[ABOUT THIS EXERCISE] From the page on infant vision development, extract the passage between "Unless you notice" and "position in it.", inclusive.

Ways to Help Infant Vision Development


Did you know your baby has to learn to see? As a parent, there are many things you can do to help your baby's vision develop. 

First, proper prenatal care and nutrition can help your baby's eyes develop even before birth. At birth, your baby's eyes should be examined for signs of congenital eye problems. These are rare, but early diagnosis and treatment are important to your child's development.

Between the age of 6 and 12 months

Take your baby to your doctor of optometry for his or her first comprehensive eye examination. Your doctor of optometry will test for many things, including nearsightedness, farsightedness, or astigmatism as well as eye movement ability and eye alignment. Your doctor will also check the overall health of the eyes. Eye health problems are not common, but if present early detection and treatment offer the best option.

Unless you notice a need or your doctor of optometry advises you otherwise, your child's next examination should be around age 3, and then again before he or she enters school.

Specific ways to help your infant's vision develop

During the first 4 months of life

Your baby should begin to follow moving objects with his or her eyes and reach for things. Reaching will become more accurate as hand-eye coordination and depth perception begins to develop. Your baby may even begin to watch his or her own hands at this stage. 

To help development:

  • Use a nightlight or other dim lamp in your baby's room.
  • Change the crib's position frequently and your child's position in it.
  • Keep reach-and-touch toys within your baby's view of about eight to 12 inches.
  • Talk to your baby as you walk around the room.
  • Alternate right and left sides with each feeding.
  • Hang a mobile above and outside the crib.

Records from a data collection:
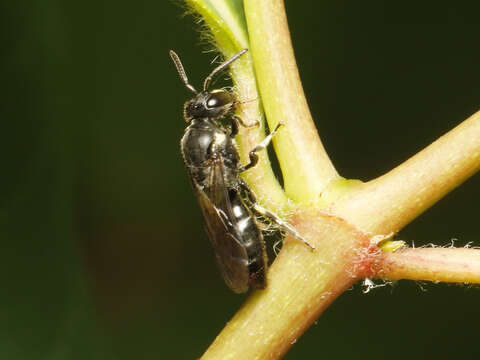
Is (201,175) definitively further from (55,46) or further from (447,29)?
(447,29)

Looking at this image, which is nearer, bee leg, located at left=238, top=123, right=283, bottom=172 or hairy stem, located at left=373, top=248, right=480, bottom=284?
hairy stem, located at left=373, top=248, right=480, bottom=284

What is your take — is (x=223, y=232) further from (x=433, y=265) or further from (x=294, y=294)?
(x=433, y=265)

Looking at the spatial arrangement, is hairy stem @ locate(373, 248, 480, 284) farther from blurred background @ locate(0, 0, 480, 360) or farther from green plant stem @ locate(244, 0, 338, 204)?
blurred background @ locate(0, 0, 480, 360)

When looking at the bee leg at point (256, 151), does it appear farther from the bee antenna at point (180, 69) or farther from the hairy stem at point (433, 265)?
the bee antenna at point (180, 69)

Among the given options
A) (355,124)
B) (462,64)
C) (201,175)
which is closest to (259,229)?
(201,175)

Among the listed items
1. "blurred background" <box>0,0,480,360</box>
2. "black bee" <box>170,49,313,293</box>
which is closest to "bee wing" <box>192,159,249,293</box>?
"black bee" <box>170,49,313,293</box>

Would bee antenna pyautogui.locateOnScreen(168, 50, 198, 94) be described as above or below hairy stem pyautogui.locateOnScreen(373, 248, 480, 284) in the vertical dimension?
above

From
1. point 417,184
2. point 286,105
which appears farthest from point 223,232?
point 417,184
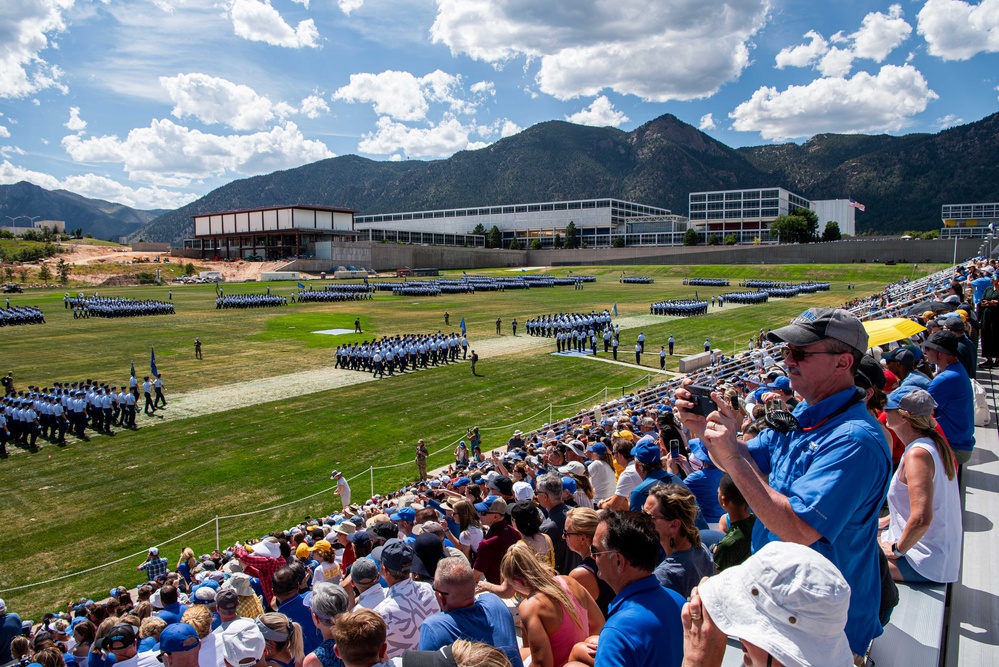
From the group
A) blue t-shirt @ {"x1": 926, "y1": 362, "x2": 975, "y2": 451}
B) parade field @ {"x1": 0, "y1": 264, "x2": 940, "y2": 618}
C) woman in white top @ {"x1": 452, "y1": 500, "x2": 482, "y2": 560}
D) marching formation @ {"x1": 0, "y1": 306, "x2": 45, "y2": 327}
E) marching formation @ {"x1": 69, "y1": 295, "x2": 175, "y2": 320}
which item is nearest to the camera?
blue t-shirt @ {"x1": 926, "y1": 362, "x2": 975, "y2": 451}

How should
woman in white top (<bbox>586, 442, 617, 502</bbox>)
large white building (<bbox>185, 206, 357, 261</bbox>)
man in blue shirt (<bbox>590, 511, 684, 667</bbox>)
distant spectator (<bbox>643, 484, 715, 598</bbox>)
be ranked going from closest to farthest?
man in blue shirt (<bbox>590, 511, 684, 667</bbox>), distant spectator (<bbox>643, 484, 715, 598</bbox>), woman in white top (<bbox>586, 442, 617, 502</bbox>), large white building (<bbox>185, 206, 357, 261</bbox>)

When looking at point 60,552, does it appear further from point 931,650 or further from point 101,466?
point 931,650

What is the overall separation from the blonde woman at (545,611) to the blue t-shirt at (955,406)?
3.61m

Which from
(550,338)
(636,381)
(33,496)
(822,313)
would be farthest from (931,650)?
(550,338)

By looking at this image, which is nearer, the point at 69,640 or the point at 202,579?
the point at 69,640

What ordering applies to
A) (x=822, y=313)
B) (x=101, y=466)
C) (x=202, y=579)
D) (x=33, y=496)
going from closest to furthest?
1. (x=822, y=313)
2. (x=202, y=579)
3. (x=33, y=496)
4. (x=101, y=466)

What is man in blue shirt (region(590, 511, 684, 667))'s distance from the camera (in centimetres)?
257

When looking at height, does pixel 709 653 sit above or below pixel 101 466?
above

[SOLVED EXERCISE]
Unless you notice a need or your doctor of optometry advises you otherwise, your child's next examination should be around age 3, and then again before he or she enters school.

Specific ways to help your infant's vision develop

During the first 4 months of life

Your baby should begin to follow moving objects with his or her eyes and reach for things. Reaching will become more accurate as hand-eye coordination and depth perception begins to develop. Your baby may even begin to watch his or her own hands at this stage. 

To help development:

  • Use a nightlight or other dim lamp in your baby's room.
  • Change the crib's position frequently and your child's position in it.